PROVIDED MATERIAL ▸
++++
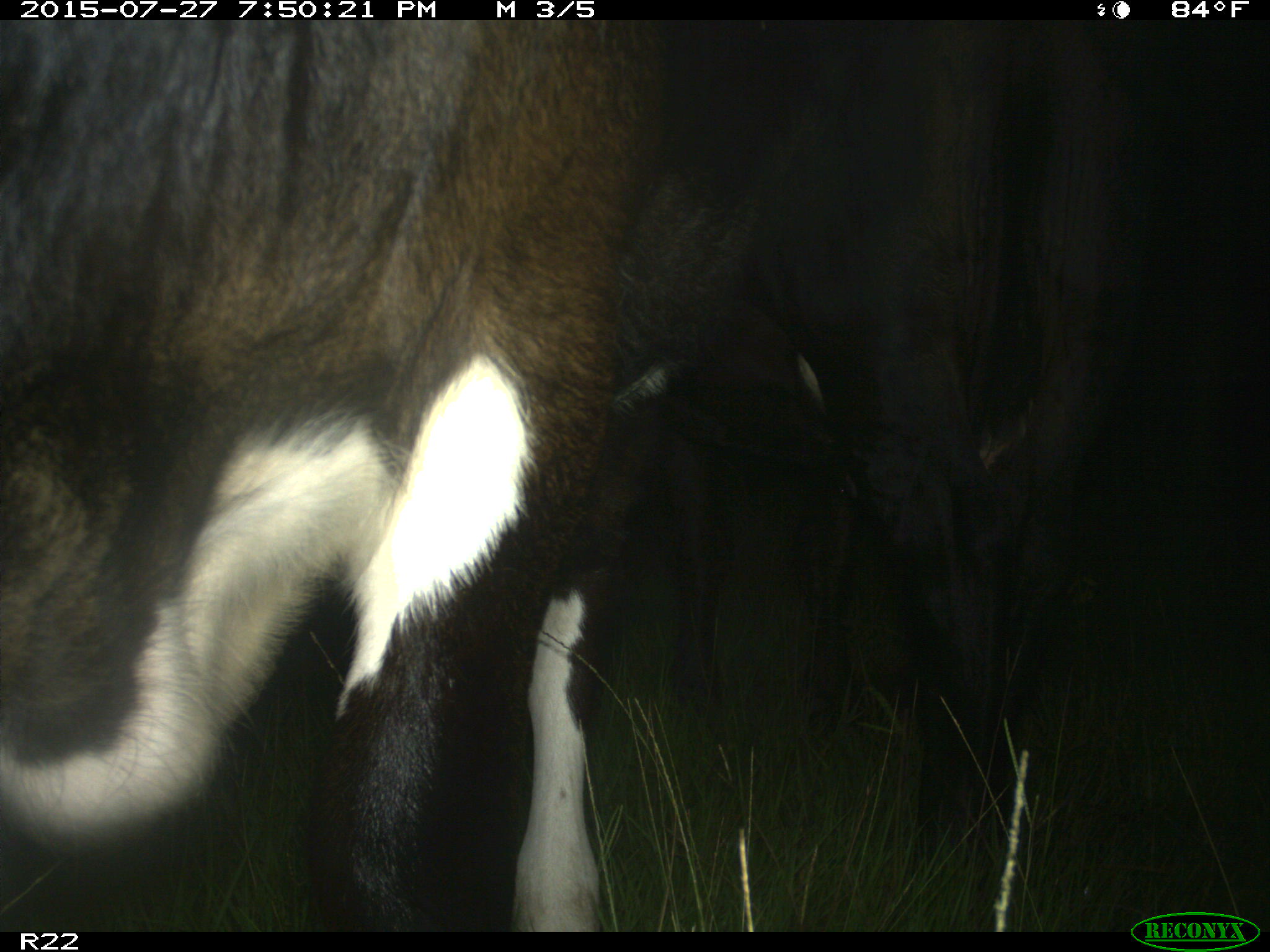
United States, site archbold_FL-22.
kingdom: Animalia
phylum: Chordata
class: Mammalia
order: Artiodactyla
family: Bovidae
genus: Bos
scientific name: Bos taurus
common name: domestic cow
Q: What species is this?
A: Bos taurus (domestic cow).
++++
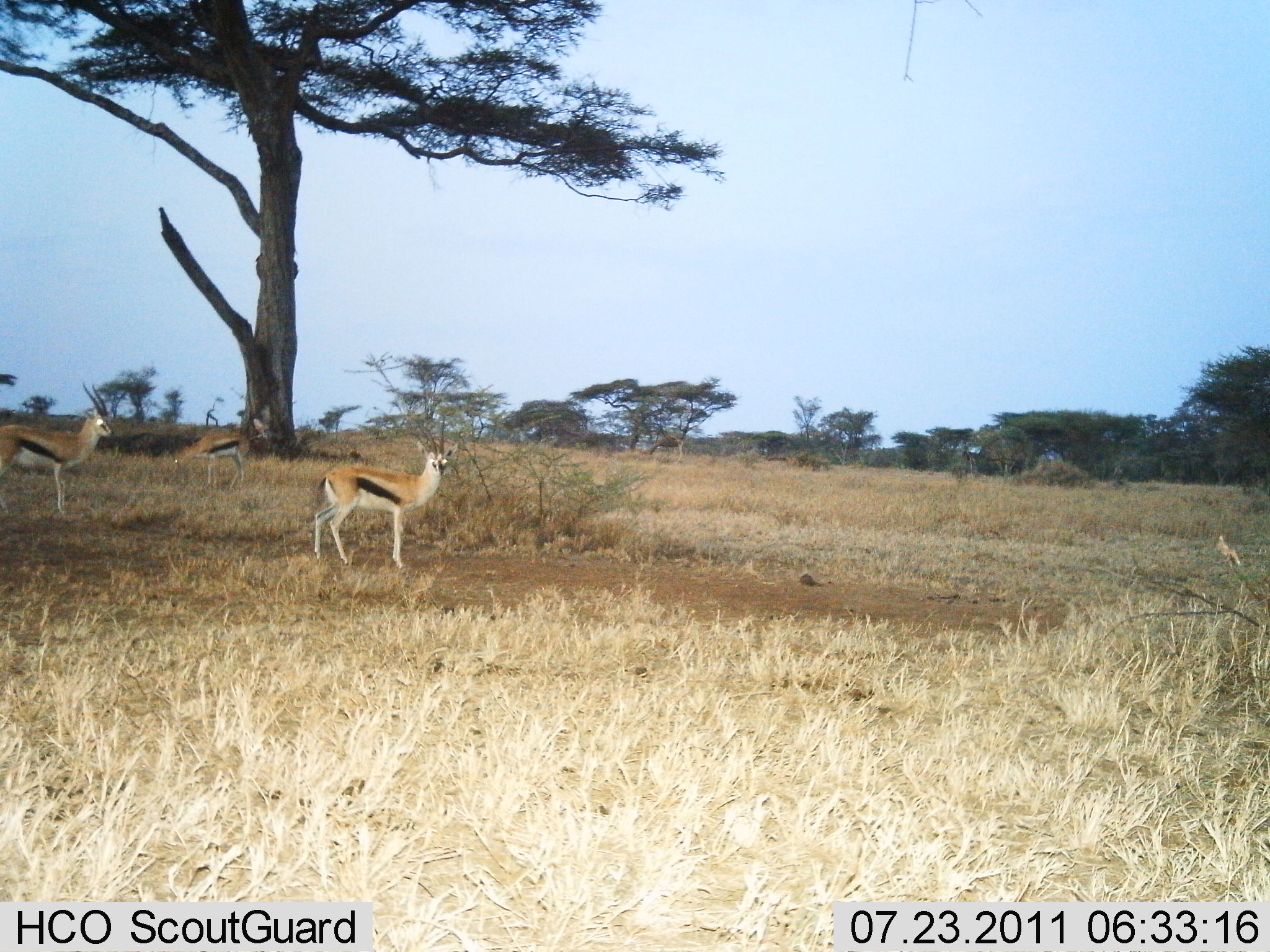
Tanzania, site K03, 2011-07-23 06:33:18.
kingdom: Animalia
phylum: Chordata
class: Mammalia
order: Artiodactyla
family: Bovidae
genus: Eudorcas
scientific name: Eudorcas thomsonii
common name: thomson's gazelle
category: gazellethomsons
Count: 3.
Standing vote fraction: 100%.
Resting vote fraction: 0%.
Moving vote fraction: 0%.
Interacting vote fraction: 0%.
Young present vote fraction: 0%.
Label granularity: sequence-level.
++++
WHAT YOU WILL DO ▸
Using the data above, print exactly the lines from the line that contains "United States, site archbold_FL-22." through the line that contains "A: Bos taurus (domestic cow).", with both included.

EXERCISE ANSWER ▸
United States, site archbold_FL-22.
kingdom: Animalia
phylum: Chordata
class: Mammalia
order: Artiodactyla
family: Bovidae
genus: Bos
scientific name: Bos taurus
common name: domestic cow
Q: What species is this?
A: Bos taurus (domestic cow).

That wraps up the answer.